• [Page]:

—————

C. Self-Regulatory Organization's Statement on Comments on the Proposed 
Rule Change Received From Members, Participants or Others

    Written comments on the proposed rule change were neither solicited 
nor received.

III. Date of Effectiveness of the Proposed Rule Change and Timing for 
Commission Action

    Within 35 days of the date of publication of this notice in the 
Federal Register or within such longer period (i) as the Commission may 
designate up to 90 days of such date if it finds such longer period to 
be appropriate and publishes its reasons for so finding, or (ii) as to 
which the Exchange consents, the Commission will:
    (A) By order approve the proposed rule change, or
    (B) Institute proceedings to determine whether the proposed rule 
change should be disapproved.

IV. Solicitation of Comments

    Interested persons are invited to submit written data, views, and 
arguments concerning the foregoing,

[[Page 11927]]

including whether the proposed rule change is consistent with the Act. 
Comments may be submitted by any of the following methods:

Electronic Comments

     Use the Commission's Internet comment form (http://www.sec.gov/rules/sro.shtml.
); or     Send an e-mail to rule-comments@sec.gov. Please include 

File Number SR-NYSE-2007-19 on the subject line.

—————

• [Data extract]:
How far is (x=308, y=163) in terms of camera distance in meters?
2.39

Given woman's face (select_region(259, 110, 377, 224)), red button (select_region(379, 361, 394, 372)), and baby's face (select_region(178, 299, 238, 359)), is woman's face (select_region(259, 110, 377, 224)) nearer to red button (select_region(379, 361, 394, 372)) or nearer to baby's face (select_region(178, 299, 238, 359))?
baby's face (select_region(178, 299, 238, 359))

—————

• [Instructions to follow]:
Rewrite the part of the rule-change notice that begins with "C. Self-Regulatory Organization's" and ends after "nor received.", replacing "solicited" with "requested".

• [The answer]:
C. Self-Regulatory Organization's Statement on Comments on the Proposed 
Rule Change Received From Members, Participants or Others

    Written comments on the proposed rule change were neither requested 
nor received.